Simulations have played an important role in the research of computerized adaptive testing (CAT), ranging from the study of estimation accuracy, item exposure, test security, to item differential functioning. However, most researchers would agree that few simulations, regardless of how well conducted, can fully capture the psychological and behavioral reality of examinee performance on a test. This is especially true when it comes to simulating individual test taker responses.

In order to maintain the full information embodied in test taker responses, this study used the real responses of 969 Law School Admission Test (LSAT) takers to 127 items to simulate a simple CAT. (A practical constraint of using real data is the limited sizes of item and test taker pools.) The objective of this study was to use the original ability estimates of these test takers obtained from their paper-and-pencil (P & P) LSAT as targets to see how well simple CAT sessions could recover them. Three basic research questions were investigated: (1) Can the limited number of items (127) of one P & P test be adequate for a CAT session? (2) How accurately can such a CAT recover individual test taker abilities? (3) How many items are required by CAT sessions with three accuracy levels-standard error of measurement (SEM) equal to 0.3162, 0.265, and 0.173, which are equivalent to the classical reliabilities of 0.90,0.93 and 0.97, respectively? Note that the reliability of the LSAT is normally about 0.93.

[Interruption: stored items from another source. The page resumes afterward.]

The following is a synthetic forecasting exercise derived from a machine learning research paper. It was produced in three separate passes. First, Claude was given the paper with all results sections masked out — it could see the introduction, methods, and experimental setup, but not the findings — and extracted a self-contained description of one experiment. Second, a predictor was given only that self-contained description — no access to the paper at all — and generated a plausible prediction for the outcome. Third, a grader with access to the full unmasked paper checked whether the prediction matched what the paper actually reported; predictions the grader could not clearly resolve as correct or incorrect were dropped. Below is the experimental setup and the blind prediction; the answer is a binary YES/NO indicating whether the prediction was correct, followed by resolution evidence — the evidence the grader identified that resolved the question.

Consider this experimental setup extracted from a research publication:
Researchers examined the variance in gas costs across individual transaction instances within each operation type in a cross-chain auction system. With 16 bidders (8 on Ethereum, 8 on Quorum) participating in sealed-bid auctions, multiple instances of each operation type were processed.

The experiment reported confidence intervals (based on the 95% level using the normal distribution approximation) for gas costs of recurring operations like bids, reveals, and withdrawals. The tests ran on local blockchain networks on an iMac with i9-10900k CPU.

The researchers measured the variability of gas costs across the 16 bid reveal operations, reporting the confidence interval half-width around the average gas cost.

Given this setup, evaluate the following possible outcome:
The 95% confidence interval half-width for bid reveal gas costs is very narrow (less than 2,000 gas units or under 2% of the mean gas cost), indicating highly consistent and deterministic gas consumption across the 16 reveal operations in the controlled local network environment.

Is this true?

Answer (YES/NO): NO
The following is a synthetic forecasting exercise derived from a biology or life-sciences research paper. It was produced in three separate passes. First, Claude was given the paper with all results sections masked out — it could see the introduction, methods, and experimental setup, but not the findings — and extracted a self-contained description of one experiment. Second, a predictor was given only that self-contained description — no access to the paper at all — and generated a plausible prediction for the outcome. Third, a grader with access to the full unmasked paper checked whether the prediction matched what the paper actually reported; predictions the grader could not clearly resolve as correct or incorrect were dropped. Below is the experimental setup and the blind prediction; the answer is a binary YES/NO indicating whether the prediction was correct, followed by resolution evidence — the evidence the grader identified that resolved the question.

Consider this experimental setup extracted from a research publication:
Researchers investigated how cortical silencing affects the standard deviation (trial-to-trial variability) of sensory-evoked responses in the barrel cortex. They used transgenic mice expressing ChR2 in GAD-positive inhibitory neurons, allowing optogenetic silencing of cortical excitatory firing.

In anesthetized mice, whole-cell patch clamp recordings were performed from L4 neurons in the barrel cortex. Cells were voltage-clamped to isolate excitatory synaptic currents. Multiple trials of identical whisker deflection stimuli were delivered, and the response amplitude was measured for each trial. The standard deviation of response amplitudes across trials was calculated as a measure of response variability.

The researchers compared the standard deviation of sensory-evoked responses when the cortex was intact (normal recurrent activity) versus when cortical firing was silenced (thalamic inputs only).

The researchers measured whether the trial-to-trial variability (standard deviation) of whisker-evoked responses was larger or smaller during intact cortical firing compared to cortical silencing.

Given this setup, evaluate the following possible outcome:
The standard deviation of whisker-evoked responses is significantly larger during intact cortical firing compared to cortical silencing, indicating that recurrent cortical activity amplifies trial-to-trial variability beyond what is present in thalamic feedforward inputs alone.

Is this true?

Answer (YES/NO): YES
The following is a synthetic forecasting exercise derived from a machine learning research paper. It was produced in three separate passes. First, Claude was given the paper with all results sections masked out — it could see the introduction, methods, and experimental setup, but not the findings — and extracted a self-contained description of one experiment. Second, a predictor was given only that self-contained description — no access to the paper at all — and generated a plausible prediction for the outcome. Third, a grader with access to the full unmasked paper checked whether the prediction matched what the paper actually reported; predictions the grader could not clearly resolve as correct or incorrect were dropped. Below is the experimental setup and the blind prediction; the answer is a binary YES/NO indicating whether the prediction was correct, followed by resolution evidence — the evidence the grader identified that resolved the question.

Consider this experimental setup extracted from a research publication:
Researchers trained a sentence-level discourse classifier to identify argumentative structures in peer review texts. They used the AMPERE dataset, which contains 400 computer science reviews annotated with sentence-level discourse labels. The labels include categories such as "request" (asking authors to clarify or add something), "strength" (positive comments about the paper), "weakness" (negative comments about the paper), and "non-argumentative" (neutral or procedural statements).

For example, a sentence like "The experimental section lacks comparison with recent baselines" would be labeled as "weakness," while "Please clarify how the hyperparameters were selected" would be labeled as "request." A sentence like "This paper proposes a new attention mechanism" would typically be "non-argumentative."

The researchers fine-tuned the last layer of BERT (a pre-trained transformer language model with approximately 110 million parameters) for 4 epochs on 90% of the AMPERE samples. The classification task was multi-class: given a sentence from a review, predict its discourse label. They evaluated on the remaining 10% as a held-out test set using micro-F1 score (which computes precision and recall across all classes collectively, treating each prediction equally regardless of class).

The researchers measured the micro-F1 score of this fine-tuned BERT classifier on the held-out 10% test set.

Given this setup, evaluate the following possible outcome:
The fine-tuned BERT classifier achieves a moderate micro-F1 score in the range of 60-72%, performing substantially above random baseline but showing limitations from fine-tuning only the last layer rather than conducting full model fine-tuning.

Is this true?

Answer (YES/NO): NO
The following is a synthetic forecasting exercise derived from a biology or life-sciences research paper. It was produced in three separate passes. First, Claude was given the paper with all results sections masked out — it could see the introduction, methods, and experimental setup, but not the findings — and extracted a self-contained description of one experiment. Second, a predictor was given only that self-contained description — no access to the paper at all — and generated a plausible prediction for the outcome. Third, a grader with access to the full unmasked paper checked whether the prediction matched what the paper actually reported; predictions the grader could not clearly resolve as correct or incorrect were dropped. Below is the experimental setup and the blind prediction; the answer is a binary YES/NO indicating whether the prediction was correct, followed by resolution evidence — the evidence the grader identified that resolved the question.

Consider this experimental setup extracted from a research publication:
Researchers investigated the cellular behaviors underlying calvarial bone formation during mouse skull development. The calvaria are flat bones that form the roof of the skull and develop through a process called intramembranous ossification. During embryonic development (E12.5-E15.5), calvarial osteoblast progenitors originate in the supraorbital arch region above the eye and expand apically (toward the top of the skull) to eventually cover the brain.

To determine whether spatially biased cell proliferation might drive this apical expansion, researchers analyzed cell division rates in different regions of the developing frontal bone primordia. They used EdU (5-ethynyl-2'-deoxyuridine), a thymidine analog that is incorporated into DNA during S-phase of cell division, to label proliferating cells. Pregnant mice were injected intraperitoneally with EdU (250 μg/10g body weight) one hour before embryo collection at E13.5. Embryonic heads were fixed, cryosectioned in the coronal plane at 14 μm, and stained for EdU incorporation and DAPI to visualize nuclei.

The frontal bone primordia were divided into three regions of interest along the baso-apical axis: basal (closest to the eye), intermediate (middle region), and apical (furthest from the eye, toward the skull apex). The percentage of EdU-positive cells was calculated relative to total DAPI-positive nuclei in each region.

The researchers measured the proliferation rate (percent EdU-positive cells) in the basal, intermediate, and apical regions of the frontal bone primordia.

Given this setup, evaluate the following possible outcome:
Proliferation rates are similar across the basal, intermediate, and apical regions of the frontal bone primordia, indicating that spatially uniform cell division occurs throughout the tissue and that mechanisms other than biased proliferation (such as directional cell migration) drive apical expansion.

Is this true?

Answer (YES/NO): YES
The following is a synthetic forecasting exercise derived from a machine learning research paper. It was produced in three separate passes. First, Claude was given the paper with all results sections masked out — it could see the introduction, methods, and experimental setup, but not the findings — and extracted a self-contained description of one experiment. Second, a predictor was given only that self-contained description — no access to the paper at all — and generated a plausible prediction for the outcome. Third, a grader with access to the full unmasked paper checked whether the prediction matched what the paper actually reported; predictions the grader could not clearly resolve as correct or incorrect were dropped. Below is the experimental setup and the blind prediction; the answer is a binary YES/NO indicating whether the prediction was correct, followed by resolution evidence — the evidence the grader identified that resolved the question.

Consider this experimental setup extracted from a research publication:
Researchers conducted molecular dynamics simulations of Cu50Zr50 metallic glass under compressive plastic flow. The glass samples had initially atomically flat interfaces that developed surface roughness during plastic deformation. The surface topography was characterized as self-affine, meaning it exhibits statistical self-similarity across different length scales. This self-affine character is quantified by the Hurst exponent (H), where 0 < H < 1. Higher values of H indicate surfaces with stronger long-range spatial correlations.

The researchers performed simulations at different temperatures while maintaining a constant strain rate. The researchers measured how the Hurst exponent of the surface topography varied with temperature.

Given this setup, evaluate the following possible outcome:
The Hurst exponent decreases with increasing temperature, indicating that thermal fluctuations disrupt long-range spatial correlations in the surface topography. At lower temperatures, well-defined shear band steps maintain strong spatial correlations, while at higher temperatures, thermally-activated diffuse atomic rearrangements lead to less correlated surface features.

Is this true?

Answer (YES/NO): YES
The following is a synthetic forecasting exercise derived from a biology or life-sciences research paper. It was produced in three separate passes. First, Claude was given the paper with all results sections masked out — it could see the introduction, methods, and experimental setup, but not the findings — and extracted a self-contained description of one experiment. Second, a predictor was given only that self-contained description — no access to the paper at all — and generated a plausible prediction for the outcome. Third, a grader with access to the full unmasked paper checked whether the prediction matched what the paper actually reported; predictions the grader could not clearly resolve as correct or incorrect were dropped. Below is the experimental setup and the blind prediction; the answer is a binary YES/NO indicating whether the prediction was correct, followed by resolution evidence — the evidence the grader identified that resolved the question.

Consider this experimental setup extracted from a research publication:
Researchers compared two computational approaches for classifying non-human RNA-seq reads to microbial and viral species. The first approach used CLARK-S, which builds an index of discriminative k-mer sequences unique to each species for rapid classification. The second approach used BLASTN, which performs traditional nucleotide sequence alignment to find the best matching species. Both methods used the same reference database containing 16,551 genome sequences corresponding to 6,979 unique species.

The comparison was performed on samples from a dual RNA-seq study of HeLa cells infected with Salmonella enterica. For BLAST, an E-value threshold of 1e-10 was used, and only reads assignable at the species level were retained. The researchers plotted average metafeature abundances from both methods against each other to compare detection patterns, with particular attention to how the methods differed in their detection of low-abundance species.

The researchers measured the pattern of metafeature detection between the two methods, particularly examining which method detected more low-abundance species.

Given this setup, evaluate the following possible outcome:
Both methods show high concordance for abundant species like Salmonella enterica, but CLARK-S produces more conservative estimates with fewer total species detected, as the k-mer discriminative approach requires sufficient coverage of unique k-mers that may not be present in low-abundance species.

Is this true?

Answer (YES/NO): YES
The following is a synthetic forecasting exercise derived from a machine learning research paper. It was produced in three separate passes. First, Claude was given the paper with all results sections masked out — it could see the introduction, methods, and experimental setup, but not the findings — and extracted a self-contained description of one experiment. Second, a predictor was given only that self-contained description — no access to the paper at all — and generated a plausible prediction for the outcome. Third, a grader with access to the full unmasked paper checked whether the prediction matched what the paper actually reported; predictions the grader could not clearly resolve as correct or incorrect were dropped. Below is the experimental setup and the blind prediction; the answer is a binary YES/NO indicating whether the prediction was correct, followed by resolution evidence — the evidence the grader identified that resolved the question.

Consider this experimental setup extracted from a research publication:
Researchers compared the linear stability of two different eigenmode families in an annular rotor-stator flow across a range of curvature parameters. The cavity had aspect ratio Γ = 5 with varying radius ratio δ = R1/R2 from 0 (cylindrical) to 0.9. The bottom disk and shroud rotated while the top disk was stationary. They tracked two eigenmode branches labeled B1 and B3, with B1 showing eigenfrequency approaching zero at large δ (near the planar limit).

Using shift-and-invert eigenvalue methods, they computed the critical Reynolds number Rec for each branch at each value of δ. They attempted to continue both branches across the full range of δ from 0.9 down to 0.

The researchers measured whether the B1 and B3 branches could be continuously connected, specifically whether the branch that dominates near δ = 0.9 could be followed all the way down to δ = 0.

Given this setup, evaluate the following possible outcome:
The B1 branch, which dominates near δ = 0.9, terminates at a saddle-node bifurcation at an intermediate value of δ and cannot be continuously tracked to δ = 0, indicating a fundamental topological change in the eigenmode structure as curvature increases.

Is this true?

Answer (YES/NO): NO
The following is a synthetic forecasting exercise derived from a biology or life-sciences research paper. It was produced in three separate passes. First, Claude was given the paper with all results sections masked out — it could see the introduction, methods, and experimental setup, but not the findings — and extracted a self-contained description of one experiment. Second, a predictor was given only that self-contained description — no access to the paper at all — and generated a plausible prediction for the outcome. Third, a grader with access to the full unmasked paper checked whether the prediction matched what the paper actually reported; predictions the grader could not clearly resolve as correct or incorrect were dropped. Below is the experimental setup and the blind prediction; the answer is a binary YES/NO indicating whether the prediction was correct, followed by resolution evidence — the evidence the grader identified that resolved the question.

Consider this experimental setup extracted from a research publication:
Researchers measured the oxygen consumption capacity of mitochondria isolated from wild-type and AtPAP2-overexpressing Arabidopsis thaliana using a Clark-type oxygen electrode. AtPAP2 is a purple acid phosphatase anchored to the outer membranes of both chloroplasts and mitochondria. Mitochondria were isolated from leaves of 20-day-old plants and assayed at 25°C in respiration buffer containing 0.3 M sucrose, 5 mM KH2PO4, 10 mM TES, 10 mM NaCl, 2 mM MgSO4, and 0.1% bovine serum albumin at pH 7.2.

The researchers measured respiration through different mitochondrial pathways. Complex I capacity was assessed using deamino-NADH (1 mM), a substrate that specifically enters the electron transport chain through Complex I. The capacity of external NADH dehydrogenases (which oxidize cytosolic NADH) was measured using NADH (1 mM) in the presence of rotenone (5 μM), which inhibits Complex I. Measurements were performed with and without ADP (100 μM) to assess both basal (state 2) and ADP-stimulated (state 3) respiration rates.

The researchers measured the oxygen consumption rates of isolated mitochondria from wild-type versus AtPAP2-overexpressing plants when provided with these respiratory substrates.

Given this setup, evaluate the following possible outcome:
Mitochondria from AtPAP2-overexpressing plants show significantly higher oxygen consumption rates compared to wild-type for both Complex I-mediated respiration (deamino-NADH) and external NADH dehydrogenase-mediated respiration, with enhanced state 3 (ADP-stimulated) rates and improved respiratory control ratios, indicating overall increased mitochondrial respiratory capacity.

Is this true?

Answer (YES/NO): NO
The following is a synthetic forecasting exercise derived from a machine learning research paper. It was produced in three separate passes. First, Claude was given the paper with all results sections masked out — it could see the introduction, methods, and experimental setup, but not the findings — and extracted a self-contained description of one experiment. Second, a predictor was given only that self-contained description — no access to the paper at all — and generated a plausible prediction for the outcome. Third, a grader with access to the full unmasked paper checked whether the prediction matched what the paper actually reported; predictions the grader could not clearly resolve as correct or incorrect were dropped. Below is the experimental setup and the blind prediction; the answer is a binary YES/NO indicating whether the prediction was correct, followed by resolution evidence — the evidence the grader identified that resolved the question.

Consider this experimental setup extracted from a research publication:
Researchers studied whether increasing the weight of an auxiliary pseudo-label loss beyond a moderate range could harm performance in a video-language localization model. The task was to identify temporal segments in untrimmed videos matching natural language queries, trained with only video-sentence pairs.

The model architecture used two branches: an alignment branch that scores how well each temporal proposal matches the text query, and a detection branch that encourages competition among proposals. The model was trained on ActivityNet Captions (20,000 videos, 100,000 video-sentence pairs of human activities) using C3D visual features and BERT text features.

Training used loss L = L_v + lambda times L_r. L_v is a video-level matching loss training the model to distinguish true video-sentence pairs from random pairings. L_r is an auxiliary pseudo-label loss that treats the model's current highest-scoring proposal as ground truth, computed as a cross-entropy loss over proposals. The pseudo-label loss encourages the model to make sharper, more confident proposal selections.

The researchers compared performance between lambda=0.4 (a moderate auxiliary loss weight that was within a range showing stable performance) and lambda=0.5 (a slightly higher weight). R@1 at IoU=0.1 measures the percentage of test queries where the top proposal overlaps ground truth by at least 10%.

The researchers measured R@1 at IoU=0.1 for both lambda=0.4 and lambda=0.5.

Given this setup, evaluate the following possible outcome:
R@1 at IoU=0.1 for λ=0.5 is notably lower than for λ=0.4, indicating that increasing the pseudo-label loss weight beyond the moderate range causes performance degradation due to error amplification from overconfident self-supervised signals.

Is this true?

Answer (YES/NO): YES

Three major findings have been obtained. First, the 127 items have been shown to be sufficient to conduct simple CAT sessions for virtually all test takers at the three accuracy levels. Only two test takers' CAT sessions could not be completed at the highest accuracy level. The second finding is that given the current item pool composition, the highest accuracy level seemed to be necessary to recover the original P & P ability estimates of the test takers. The third major finding is that the average number of items used in CAT sessions increased from 13 items for the lowest accuracy level, to 37 items for the highest accuracy level. The overall significance of this study is that it is the first CAT simulation that used real test taker responses.